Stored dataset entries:
>> start

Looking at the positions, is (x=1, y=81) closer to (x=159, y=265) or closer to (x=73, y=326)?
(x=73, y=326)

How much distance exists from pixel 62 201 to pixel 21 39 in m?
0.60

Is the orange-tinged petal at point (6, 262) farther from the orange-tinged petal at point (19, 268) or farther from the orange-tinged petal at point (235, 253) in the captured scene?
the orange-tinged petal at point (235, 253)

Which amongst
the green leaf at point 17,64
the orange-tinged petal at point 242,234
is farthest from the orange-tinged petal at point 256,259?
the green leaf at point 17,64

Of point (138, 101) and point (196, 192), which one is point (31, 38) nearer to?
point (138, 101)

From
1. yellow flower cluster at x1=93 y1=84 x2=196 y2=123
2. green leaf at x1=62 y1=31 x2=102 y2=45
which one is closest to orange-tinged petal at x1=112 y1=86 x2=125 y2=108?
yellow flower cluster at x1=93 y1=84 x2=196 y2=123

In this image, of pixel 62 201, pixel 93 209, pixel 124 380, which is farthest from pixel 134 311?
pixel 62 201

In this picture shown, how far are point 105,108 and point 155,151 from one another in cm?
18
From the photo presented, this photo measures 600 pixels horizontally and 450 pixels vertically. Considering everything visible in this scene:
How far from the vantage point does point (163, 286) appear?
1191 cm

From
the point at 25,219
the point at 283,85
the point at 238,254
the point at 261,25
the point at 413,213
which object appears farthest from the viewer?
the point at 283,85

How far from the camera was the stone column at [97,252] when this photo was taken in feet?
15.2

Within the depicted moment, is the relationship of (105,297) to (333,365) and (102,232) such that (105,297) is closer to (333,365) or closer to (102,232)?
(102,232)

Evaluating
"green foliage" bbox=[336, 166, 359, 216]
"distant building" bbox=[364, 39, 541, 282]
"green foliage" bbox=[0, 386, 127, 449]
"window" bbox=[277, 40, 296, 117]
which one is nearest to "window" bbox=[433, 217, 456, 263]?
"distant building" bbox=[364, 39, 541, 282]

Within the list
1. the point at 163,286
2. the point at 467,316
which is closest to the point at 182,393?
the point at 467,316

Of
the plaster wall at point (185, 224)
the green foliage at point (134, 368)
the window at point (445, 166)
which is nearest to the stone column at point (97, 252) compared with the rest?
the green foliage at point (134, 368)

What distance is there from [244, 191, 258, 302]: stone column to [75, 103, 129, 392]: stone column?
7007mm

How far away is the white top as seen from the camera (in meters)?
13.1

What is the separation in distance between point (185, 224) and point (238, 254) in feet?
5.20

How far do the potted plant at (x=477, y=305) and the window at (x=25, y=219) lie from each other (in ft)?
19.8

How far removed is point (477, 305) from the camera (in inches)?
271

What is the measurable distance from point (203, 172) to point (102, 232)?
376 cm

>> end

> [Job]:
Reproduce every entry above word for word, changing nothing.

> [Task output]:
Looking at the positions, is (x=1, y=81) closer to (x=159, y=265) or closer to (x=73, y=326)?
(x=73, y=326)

How much distance exists from pixel 62 201 to pixel 21 39 in m?
0.60

Is the orange-tinged petal at point (6, 262) farther from the orange-tinged petal at point (19, 268) or farther from the orange-tinged petal at point (235, 253) in the captured scene?
the orange-tinged petal at point (235, 253)

Which amongst
the green leaf at point 17,64
the orange-tinged petal at point 242,234
is farthest from the orange-tinged petal at point 256,259?
the green leaf at point 17,64

Of point (138, 101) and point (196, 192), which one is point (31, 38) nearer to?
point (138, 101)

From
1. yellow flower cluster at x1=93 y1=84 x2=196 y2=123
2. green leaf at x1=62 y1=31 x2=102 y2=45
which one is closest to orange-tinged petal at x1=112 y1=86 x2=125 y2=108?
yellow flower cluster at x1=93 y1=84 x2=196 y2=123

In this image, of pixel 62 201, pixel 93 209, pixel 124 380, which is farthest from pixel 134 311?
pixel 62 201

In this picture shown, how far are point 105,108 and point 155,151 from one another in cm?
18
From the photo presented, this photo measures 600 pixels horizontally and 450 pixels vertically. Considering everything visible in this scene:
How far from the vantage point does point (163, 286) appear?
1191 cm

From
the point at 25,219
the point at 283,85
the point at 238,254
the point at 261,25
the point at 413,213
which object appears farthest from the viewer?
the point at 283,85

How far from the camera was the stone column at [97,252] when this photo was taken in feet?
15.2

Within the depicted moment, is the relationship of (105,297) to (333,365) and (102,232) such that (105,297) is closer to (333,365) or closer to (102,232)?
(102,232)

Evaluating
"green foliage" bbox=[336, 166, 359, 216]
"distant building" bbox=[364, 39, 541, 282]
"green foliage" bbox=[0, 386, 127, 449]
"window" bbox=[277, 40, 296, 117]
which one is nearest to "window" bbox=[433, 217, 456, 263]?
"distant building" bbox=[364, 39, 541, 282]

Within the list
1. the point at 163,286
2. the point at 467,316
which is closest to the point at 182,393?
the point at 467,316

Of
the plaster wall at point (185, 224)
the green foliage at point (134, 368)
the window at point (445, 166)
which is nearest to the stone column at point (97, 252) compared with the rest?
the green foliage at point (134, 368)

What distance is there from [244, 191, 258, 302]: stone column to [75, 103, 129, 392]: stone column?
7007mm

How far away is the white top as seen from the camera (in meters)?
13.1

What is the separation in distance between point (185, 224) and point (238, 254) in feet?
5.20

How far do the potted plant at (x=477, y=305) and the window at (x=25, y=219) lie from each other (in ft)?
19.8

How far removed is point (477, 305) from the camera (in inches)?
271

What is the measurable distance from point (203, 172) to point (102, 232)?
376 cm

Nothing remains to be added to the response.